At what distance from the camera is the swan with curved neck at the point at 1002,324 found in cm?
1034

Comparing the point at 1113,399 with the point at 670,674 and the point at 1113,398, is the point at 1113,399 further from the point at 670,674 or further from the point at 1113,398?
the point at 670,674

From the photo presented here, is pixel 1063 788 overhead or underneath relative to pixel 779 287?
◇ ◇ ◇ ◇
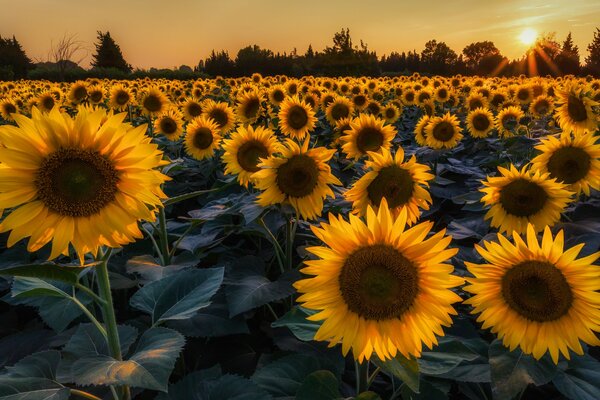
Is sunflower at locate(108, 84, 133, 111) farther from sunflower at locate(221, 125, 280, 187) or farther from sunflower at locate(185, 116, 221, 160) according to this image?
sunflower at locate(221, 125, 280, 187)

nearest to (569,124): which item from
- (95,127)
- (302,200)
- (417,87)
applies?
◇ ◇ ◇ ◇
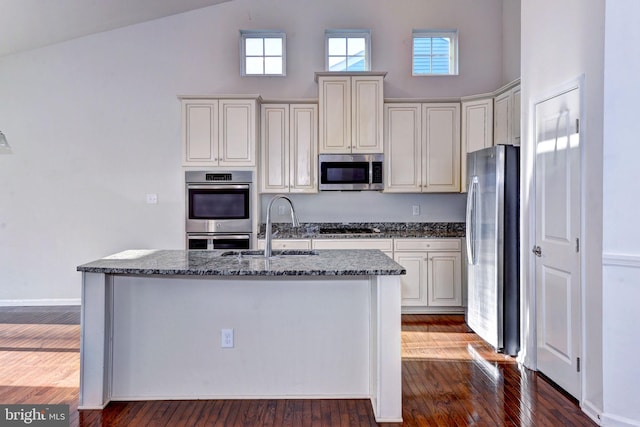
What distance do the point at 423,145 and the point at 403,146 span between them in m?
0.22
◇ ◇ ◇ ◇
> _Challenge_: Keep only the lines above that contain the word "with", and copy each one out.

> _Complete output_:
At what distance from the camera is the swan with curved neck at the point at 1002,324 found in cm?
Comparing the point at 1113,399 with the point at 670,674 and the point at 1113,398, is the point at 1113,399 further from the point at 670,674 or further from the point at 1113,398?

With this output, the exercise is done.